Arab states, top Sunni clerical body condemn Syria as crackdown mounts
Saudi Arabia, Bahrain, and Kuwait recall their ambassadors from Damascus; head of world's oldest Sunni religious establishment calls for end to Syria 'tragedy.'
Two more Gulf states summoned their ambassadors to Syria for "consultation" on Monday, 24 hours after Saudi Arabia recalled its envoy from Damascus, as a besieged Syrian city came under fresh artillery fire.
Bahraini Foreign Minister Sheikh Khaled bin Ahmed Al Khalifa said that the kingdom "summoned its ambassador in Syria for consultation."
The renewed violence in the eastern city of Deir el-Zour comes a day after at least 42 people were killed there in an intensifying government crackdown on protesters.
Earlier, Kuwait said it has summoned its ambassador to Syria for "consultation," Foreign Minister Mohamed Sabah Al-Salem Al-Sabah said.
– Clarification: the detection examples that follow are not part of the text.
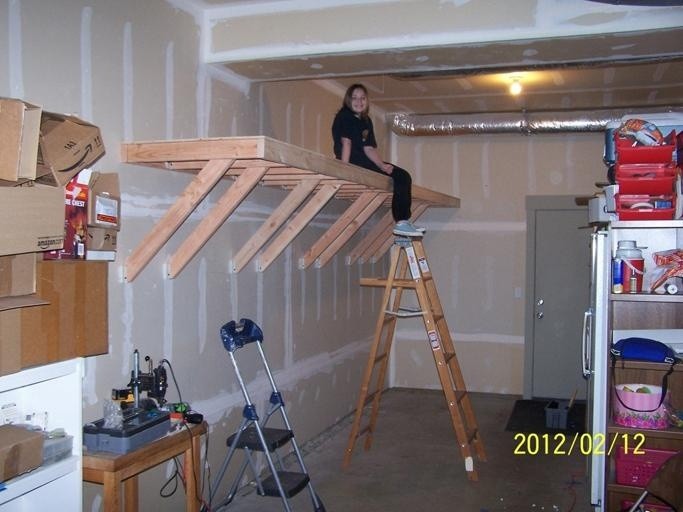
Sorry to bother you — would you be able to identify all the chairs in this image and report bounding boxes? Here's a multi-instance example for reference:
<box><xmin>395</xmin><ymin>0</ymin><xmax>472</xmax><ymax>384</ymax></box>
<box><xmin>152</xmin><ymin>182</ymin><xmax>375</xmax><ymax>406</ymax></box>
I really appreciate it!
<box><xmin>628</xmin><ymin>452</ymin><xmax>683</xmax><ymax>512</ymax></box>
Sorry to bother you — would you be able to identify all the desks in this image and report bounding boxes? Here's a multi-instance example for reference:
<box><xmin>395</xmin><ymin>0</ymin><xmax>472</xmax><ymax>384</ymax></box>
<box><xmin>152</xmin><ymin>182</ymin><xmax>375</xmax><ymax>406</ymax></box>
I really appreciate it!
<box><xmin>83</xmin><ymin>417</ymin><xmax>209</xmax><ymax>512</ymax></box>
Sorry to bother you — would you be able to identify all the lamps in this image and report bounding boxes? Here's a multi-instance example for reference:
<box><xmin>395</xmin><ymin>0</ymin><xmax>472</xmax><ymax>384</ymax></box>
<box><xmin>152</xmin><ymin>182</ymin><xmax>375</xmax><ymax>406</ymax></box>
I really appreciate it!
<box><xmin>510</xmin><ymin>79</ymin><xmax>521</xmax><ymax>95</ymax></box>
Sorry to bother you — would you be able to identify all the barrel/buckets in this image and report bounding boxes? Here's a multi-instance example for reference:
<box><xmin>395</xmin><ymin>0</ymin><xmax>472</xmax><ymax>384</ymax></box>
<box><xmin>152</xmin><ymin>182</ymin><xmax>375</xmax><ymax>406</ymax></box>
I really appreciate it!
<box><xmin>616</xmin><ymin>239</ymin><xmax>646</xmax><ymax>292</ymax></box>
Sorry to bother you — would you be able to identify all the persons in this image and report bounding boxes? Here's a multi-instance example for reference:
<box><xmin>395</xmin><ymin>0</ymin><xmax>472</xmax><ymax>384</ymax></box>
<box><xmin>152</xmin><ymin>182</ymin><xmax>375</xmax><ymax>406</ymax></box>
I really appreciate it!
<box><xmin>330</xmin><ymin>83</ymin><xmax>428</xmax><ymax>238</ymax></box>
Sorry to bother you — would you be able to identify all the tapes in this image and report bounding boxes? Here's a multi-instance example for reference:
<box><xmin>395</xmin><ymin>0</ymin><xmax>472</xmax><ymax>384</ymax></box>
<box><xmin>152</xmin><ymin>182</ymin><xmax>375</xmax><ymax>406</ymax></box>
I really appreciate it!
<box><xmin>630</xmin><ymin>202</ymin><xmax>655</xmax><ymax>210</ymax></box>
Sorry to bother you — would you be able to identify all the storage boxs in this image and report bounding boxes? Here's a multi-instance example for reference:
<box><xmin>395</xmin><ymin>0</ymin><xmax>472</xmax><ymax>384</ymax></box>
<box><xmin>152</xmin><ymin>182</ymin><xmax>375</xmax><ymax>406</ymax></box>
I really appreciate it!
<box><xmin>544</xmin><ymin>397</ymin><xmax>575</xmax><ymax>429</ymax></box>
<box><xmin>587</xmin><ymin>128</ymin><xmax>677</xmax><ymax>224</ymax></box>
<box><xmin>0</xmin><ymin>424</ymin><xmax>42</xmax><ymax>483</ymax></box>
<box><xmin>0</xmin><ymin>96</ymin><xmax>121</xmax><ymax>374</ymax></box>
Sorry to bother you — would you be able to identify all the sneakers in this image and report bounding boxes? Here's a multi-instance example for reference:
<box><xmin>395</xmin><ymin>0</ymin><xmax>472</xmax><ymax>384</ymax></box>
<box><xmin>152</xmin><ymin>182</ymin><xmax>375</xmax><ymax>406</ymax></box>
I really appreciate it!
<box><xmin>393</xmin><ymin>219</ymin><xmax>426</xmax><ymax>236</ymax></box>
He said that the Gulf Cooperation Council (GCC) will hold a foreign ministers meeting soon to discuss developments in Syria.
The two Gulf states followed Saudi King Abdullah's announcement on Sunday that he would recall the kingdom's envoy for consultations and called on Damascus to implement swift and all-out reforms.
The stance of the three Gulf states is part of international and Arab pressure against President Bashar Assad's government after security forces killed hundreds in the past week and defended its crackdown on protesters, who it called "outlaws."
Also, the world's oldest Sunni religious establishment, Al-Azhar, called for an end to the "tragedy" in Syria, after the situation had "exceeded all limits."
The head of al-Azhar, Ahmed al-Tayeb, said the institution "was patient for a long time and avoided talking about the situation in Syria because of its sensitive nature."
"But it has exceeded all limits and there must be an end to this Arab-Islamic tragedy," al-Tayeb added.
Syria's government has sought to crush the democracy movement, calling for Assad's ouster, with force, leaving at least 2,059 people dead, including 391 members of the security forces, the Syrian Observatory for Human Rights said.
Damascus has been blaming the unrest in Syria since it started in mid March on "armed gangs" whom it said are financed by the west and some Arab countries.
Earlier Monday, a Syrian state-owned daily lashed out against Saudi Arabia's decision to recall its envoy to Syria.
Al-Watan newspaper said Saudi King Abdullah bin Abdel Aziz's recent statements on the Syrian situation "appeared to be representing a US threat more than a 'brotherly' message."
It added that King Abdullah's message "not only surprised the Syrian people but also Riyadh's envoy in Damascus, Abdullah bin Abdel Aziz al-Eifan, who was recalled by his government unexpectedly."